Bleeding risks must be balanced with the risk of thrombotic event should blood thinners be held. No randomized trials exist that report the rate of thrombotic event in patients who discontinued blood thinners for surgery. In patients who have warfarin stopped for any reason, including perioperatively, there is an approximately 1% risk of a thromboembolic event within 30 days. 20 This risk increases fourfold in patients with mechanical heart valves. 21 One meta-analysis estimated the additional risk of any vascular event of withholding aspirin for 7 days perioperatively at roughly 1 cardiac event to 1.4 cardiac events per 1,000 patients. 22 Therefore, the upper facial surgeon must weigh a 1% or greater risk of thromboembolic events with the less than 1% risk of a severe hemorrhagic surgical complication.
The American College of Chest Physicians has released evidence-based guidelines for patients on blood thinners undergoing elective procedures. This requires risk-stratification of patients for perioperative thromboembolism (Table 38.1) and of procedures for bleeding (Table 38.2). Reconstructive plastic surgery falls within the high bleeding risk category, defined as greater than or equal to 2% 2-day risk of major bleed. 23 Eyelid and brow oculoplastic procedures likely do not require categorization in this group, but one could classify orbital and sinus cases as high-risk bleeding procedures. These guidelines are patient-driven: in high-risk patients, guidelines recommend stopping DOACs and warfarin and bridging with low-molecular-weight heparin; low-risk patients should also stop these medications, but do not require bridging. High-risk patients should continue antiplatelet agents when possible, and low-risk patients may stop antiplatelet agents. 24
Patients with recent cardiac stents are particularly high risk, and recent guidelines state that “elective noncardiac surgery should not be performed within 30 days of bare metal stent or 12 months of drug-eluting stent implantation because of in-stent thrombosis as well as bleeding risk from dual antiplatelet therapy during surgery.” 25
38.2.4 Time to Stop Blood Thinners Preoperatively
Recommendations in the literature vary on appropriate timing to stop blood thinners preoperatively.
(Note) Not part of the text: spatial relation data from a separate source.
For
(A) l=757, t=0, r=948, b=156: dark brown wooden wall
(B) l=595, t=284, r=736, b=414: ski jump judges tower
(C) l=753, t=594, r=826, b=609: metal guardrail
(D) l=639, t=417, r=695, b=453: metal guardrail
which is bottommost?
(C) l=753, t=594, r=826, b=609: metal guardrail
Platelet function takes longer to recover than anticoagulant effect, so the antiplatelet agents require stopping the soonest before surgery than other classes. As most of the antiplatelets irreversibly inhibit platelet function, generation of new platelets must occur to regain clotting effect. Generally, most sources recommend stopping aspirin and prasugrel 7 days prior to surgery and clopidogrel and ticagrelor 5 days prior. 26 , 27 Warfarin can be stopped 5 days prior to surgery. The DOACs can be stopped 2 days before surgery, except in the context of renal dysfunction, which alters the clearance rate of dabigatran because it is cleared by the kidneys (Table 38.3). All agents can be restarted the day after surgery.